Posted: Saturday, June 13, 2020. 3:31 pm CST.
By Aaron Humes: Will visitors to the southernmost town of Punta Gorda, Toledo District, be welcomed by a gas station in a few years?
It’s a vision town residents are resisting this week, after word broke that the prime piece of real estate on which the ‘Welcome to Punta Gorda’ sign, shaped like a dollar coin sits at the terminus of the San Antonio Road where it splits into a Y, is being converted into a gas station.
Town Mayor Ashton McKenzie has told reporters that the piece of land had always been privately owned and was transferred to an owner from Dangriga in 2016, who has now decided to build on it.
But according to town resident, politician and activist Wil Maheia, to whom we spoke on Friday, the land has always been treated as public because the town maintains it and holds some public events there.
Not only does the town already have a gas station just a quarter-mile up the road says Maheia, but the proposed station location is just a few feet from the seaside and questions pertaining to environmental friendliness are being raised.

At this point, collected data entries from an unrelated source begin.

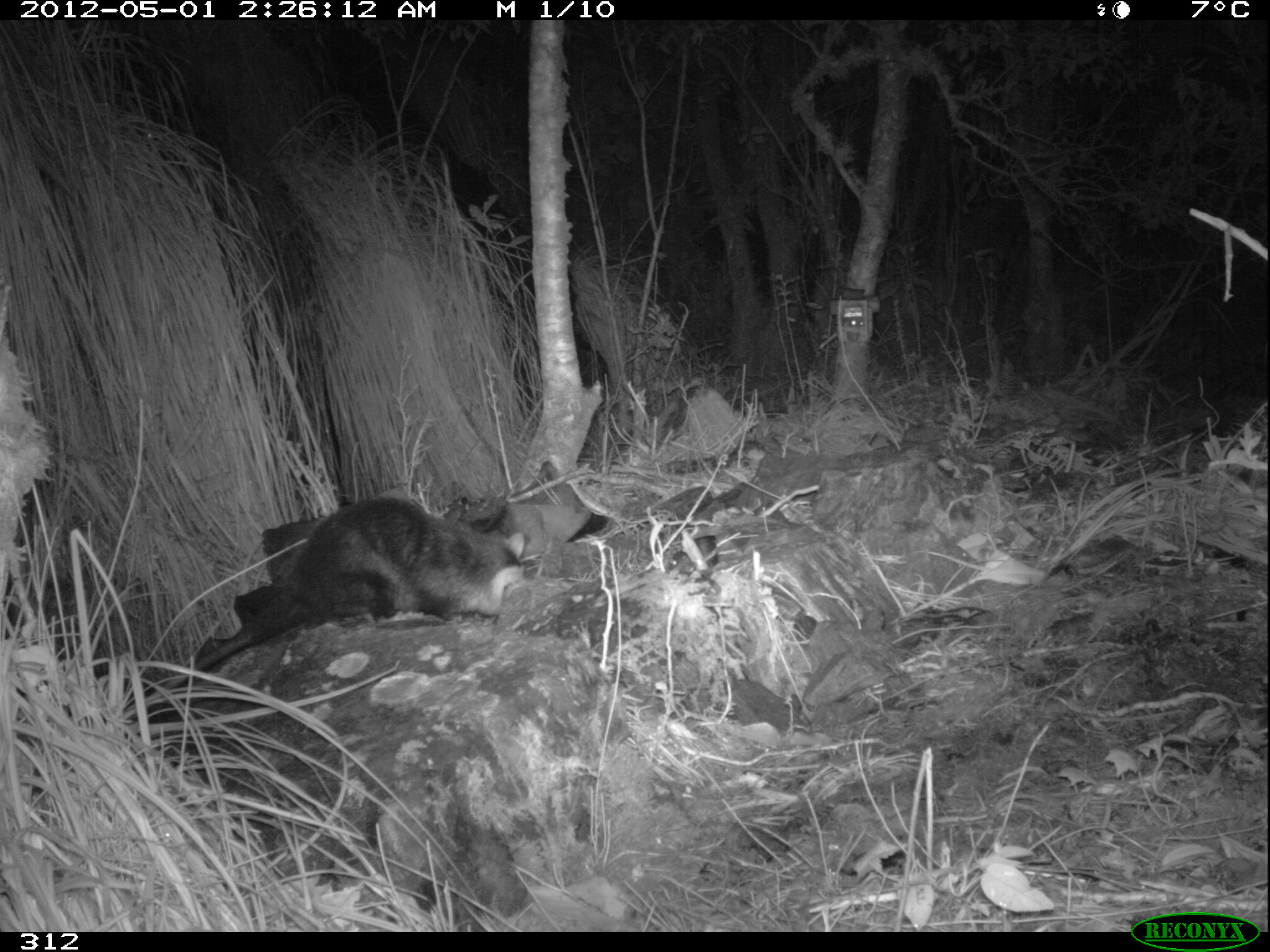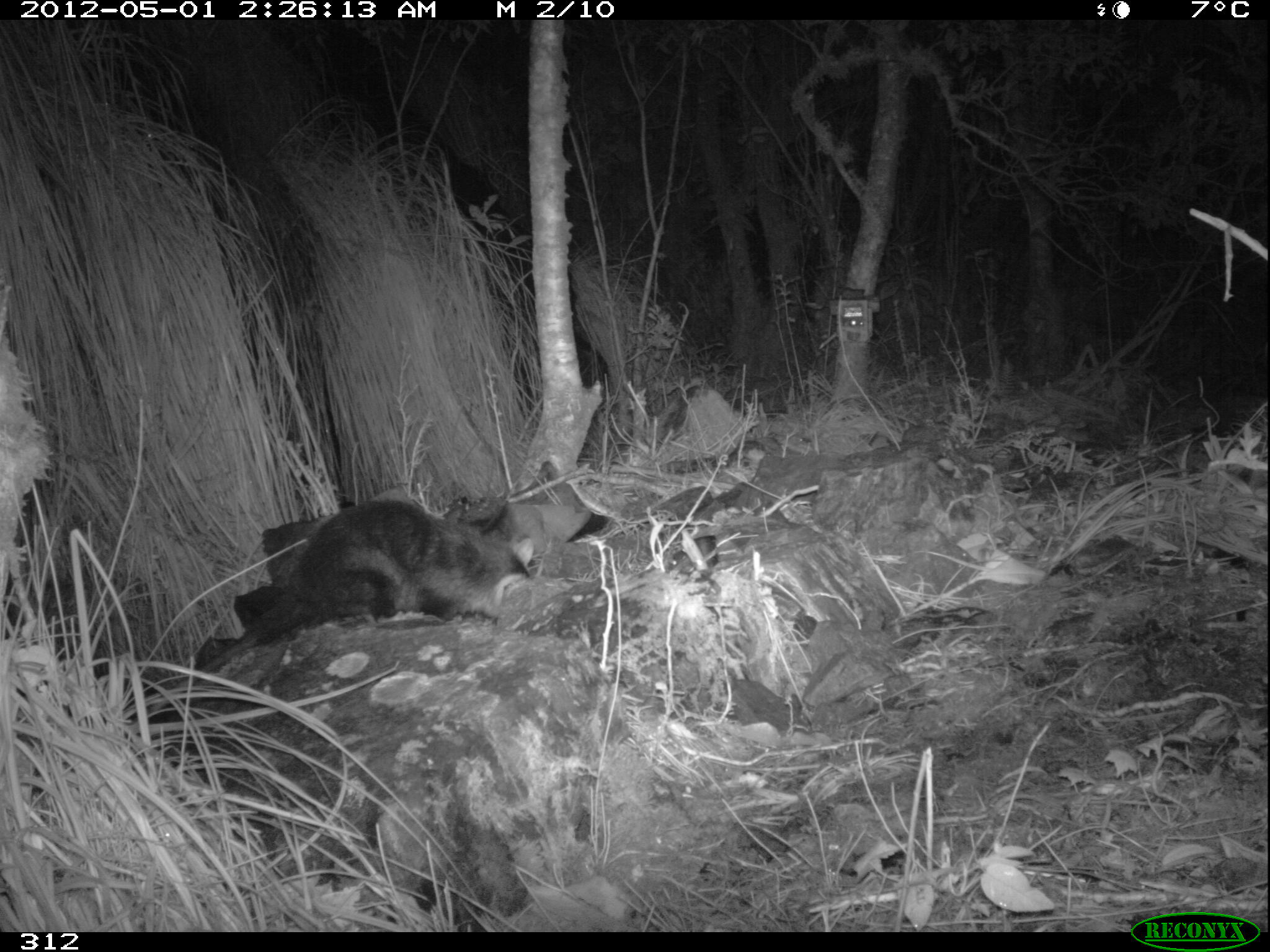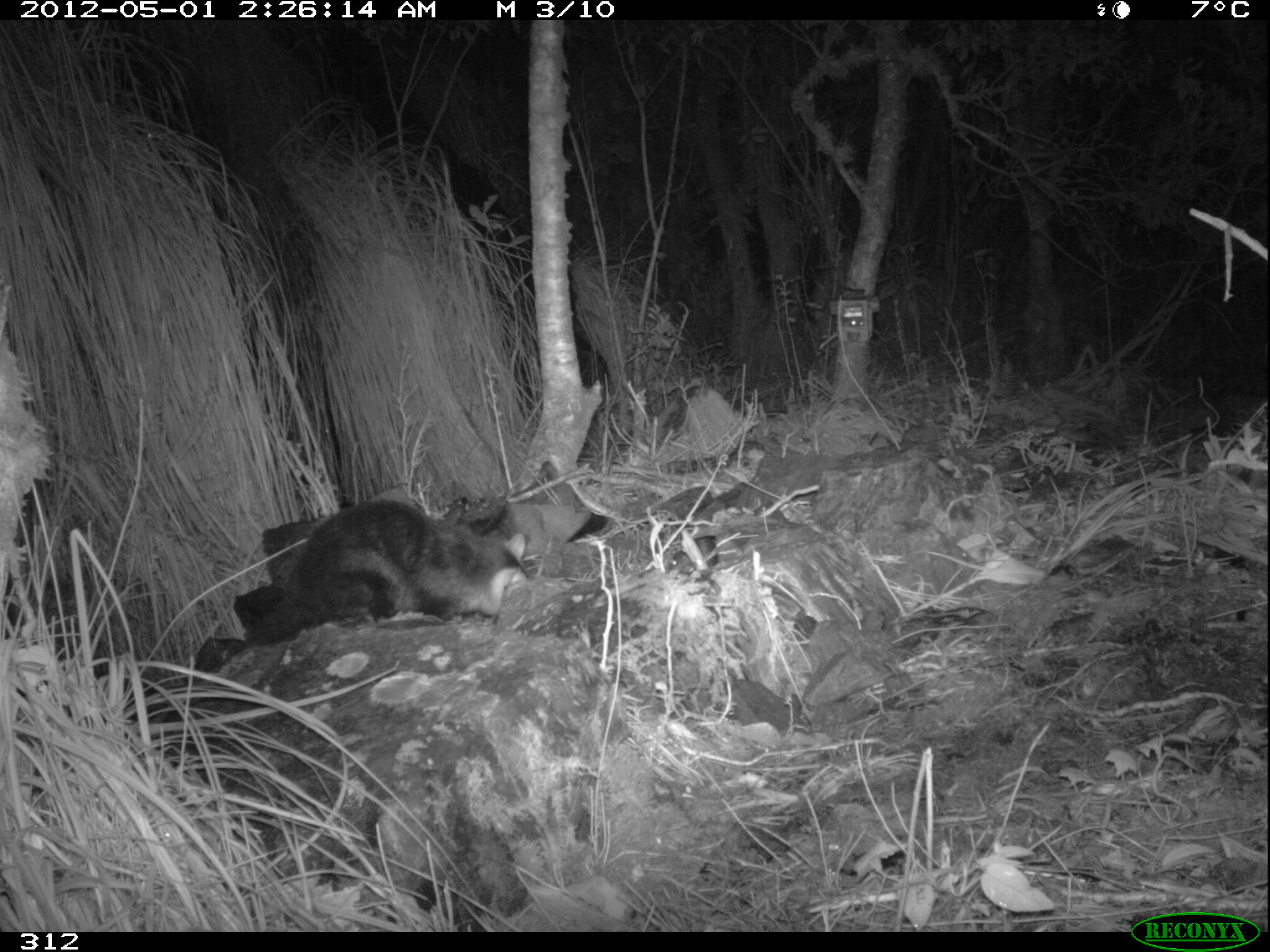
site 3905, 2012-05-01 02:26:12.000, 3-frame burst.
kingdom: Animalia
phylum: Chordata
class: Mammalia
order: Didelphimorphia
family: Didelphidae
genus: Didelphis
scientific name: Didelphis pernigra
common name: andean white-eared opossum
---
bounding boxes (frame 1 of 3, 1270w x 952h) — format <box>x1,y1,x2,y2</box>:
didelphis pernigra: <box>163,495,526,687</box>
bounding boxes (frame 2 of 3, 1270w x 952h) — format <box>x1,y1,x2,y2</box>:
didelphis pernigra: <box>168,494,534,690</box>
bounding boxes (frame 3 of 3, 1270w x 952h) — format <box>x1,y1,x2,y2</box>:
didelphis pernigra: <box>239,498,529,646</box>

After a meeting held on Thursday, McKenzie posted on social media, according to Maheia’s PGTV, that he would issue a stop order, but it appears he had yet to do so as of Friday, as PGTV said it observed ongoing work at the site.

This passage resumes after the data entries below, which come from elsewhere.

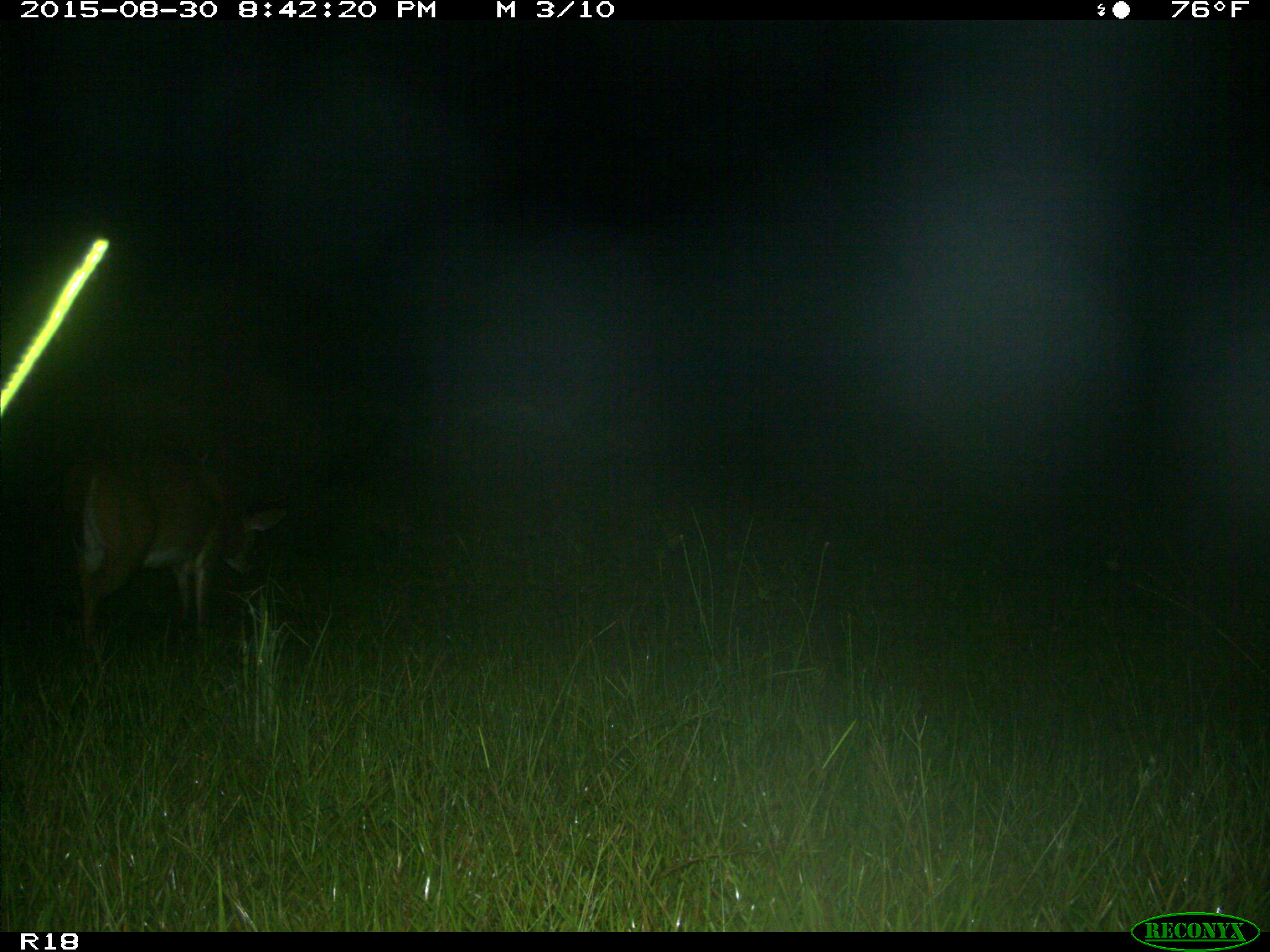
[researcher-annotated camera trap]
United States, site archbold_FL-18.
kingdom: Animalia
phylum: Chordata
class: Mammalia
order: Artiodactyla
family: Cervidae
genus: Odocoileus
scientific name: Odocoileus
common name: deer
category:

Maheia said McKenzie never appeared at the Thursday meeting, but the decision was taken among residents to push the matter with the Department of the Environment, who he said must explain how they can agree with such a development, and the town building authority, who must approve any plans for such a development and has apparently done so.
According to Mayor McKenzie, such a meeting must have disseminated the facts from authorities and not be “emotionally charged.”
But residents, says Maheia, are very concerned about losing the pristine seafront to a potential oil and gas spill or accident that would damage the waters and recreational area.
Bu according to Department of the Environment CEO, Percival Cho, their concerns are largely satisfied. The land is properly owned; the inspections by the DOE and Fire Service turned up little to object to, including all required distances to the property line and nearest house were met.
And in regards to the community member’s environmental concerns, the Department has recommended underground tanks only that must be enclosed in concrete catchments that are 110% the volume of the tanks in the event of spills.